§ **AIM**
Pull out every line of the items below that contains the word "floor". Matches must have the same case.

--- BEGIN DATA SECTION ---

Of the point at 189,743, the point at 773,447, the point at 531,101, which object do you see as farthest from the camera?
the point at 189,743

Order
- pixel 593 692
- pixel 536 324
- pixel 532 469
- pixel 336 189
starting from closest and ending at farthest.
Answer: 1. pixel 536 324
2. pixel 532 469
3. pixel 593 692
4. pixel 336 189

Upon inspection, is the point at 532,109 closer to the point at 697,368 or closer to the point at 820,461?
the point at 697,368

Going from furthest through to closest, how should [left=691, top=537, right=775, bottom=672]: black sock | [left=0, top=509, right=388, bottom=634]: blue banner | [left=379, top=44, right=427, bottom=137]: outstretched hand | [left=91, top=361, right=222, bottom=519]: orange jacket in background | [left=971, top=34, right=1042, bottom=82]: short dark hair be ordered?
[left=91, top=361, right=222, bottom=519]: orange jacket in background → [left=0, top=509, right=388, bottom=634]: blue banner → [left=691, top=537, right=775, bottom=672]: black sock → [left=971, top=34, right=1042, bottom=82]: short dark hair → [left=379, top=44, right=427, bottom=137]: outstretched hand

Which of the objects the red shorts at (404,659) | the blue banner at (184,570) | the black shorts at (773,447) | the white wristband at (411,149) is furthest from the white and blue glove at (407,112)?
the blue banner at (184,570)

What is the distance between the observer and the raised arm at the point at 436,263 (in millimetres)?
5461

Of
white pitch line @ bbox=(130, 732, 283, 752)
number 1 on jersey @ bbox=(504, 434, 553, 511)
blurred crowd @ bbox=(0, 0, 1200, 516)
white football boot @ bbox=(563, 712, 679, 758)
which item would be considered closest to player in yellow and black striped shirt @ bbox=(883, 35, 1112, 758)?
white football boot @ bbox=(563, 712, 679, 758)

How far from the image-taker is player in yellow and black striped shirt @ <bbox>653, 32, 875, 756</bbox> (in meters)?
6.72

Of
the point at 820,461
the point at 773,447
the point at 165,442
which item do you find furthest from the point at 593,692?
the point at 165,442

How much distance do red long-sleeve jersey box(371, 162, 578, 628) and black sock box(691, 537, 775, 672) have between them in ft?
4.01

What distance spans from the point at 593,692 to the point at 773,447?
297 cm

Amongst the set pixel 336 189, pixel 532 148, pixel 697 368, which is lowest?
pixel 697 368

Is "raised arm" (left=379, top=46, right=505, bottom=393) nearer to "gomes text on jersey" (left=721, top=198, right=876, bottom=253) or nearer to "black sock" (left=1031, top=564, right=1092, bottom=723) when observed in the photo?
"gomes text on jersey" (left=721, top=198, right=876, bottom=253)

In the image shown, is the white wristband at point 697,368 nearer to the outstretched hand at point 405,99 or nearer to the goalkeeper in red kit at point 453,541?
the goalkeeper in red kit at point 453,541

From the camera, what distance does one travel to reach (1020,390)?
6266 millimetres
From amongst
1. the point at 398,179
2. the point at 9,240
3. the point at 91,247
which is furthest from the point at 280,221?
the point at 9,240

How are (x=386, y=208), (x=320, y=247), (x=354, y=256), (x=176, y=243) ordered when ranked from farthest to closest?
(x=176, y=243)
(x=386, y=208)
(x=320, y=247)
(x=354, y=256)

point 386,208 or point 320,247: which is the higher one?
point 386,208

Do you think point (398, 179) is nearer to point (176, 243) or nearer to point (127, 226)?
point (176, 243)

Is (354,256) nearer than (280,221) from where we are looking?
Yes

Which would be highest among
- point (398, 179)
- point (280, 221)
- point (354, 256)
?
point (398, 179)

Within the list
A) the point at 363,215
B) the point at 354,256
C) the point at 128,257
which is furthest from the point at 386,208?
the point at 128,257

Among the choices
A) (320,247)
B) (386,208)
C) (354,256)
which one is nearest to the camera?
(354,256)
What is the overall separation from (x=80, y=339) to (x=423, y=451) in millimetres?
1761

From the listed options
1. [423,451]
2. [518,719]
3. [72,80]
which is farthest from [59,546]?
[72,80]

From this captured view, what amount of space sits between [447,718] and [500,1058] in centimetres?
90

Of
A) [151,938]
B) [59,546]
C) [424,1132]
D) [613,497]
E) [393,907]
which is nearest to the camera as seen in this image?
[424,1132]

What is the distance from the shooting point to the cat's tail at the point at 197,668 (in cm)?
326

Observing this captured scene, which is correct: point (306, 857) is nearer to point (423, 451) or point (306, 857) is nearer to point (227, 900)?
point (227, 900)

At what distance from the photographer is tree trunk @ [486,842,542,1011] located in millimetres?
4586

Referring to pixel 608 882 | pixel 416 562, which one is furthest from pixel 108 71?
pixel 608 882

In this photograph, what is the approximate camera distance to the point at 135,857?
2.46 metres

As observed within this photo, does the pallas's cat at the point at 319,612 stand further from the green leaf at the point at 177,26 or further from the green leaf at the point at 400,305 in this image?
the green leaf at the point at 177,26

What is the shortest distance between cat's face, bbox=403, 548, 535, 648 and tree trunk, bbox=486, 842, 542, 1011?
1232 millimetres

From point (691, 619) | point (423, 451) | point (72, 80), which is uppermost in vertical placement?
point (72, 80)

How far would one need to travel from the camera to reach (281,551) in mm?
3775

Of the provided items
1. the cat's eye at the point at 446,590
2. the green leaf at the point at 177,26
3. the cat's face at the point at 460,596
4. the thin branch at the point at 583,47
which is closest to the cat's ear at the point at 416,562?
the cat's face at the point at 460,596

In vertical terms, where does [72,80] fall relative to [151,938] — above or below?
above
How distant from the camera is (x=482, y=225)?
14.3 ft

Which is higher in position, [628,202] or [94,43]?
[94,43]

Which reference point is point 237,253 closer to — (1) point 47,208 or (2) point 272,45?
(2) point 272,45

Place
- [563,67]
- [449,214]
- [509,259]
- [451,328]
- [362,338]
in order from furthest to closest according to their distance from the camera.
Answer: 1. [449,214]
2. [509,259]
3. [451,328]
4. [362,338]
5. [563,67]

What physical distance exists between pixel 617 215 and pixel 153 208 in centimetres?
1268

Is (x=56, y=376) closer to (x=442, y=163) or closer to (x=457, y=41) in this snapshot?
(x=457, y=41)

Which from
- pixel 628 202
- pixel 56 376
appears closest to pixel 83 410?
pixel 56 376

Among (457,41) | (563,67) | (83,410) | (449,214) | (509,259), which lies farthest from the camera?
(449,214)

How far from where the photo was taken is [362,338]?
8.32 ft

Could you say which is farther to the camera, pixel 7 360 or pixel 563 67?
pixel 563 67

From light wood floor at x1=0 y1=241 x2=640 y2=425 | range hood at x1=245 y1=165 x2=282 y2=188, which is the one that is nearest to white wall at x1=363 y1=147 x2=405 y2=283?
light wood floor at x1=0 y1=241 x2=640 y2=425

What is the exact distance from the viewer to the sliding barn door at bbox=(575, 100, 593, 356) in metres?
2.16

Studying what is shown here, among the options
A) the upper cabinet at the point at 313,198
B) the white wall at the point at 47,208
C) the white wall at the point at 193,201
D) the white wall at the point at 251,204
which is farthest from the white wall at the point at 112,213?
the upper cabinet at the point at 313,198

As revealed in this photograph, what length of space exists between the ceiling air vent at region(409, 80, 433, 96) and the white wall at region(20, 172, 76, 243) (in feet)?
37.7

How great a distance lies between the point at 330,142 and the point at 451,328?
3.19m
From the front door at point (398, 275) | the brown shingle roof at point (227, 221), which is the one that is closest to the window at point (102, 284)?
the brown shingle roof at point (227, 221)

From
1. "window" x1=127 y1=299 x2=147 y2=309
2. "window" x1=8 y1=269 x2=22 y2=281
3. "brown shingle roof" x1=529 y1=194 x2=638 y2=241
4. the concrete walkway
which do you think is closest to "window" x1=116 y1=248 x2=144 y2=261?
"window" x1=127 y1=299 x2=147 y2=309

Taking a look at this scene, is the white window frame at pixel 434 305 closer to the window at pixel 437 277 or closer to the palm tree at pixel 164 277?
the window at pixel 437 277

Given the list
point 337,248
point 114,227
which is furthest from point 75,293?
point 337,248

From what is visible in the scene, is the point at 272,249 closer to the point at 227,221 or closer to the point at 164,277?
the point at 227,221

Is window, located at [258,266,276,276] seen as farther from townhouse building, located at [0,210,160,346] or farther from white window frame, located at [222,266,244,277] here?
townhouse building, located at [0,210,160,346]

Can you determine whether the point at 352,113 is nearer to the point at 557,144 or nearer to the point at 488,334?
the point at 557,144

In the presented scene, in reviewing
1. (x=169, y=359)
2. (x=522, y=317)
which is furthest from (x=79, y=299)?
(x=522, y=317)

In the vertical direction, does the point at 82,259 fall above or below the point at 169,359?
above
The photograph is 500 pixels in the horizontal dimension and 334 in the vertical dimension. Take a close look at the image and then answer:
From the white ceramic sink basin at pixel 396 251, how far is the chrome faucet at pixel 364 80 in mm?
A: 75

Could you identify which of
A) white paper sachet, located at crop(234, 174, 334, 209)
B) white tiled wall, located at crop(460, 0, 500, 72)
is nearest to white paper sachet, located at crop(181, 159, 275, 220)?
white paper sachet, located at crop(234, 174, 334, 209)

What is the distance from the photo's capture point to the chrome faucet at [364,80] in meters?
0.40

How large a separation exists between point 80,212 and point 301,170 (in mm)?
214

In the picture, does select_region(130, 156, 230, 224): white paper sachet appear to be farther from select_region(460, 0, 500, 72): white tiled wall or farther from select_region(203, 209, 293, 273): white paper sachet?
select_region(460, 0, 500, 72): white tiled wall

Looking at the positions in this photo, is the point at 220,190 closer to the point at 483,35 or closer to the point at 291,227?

--- END DATA SECTION ---

§ **RESULT**
From light wood floor at x1=0 y1=241 x2=640 y2=425 | range hood at x1=245 y1=165 x2=282 y2=188, which is the one that is nearest to white wall at x1=363 y1=147 x2=405 y2=283?
light wood floor at x1=0 y1=241 x2=640 y2=425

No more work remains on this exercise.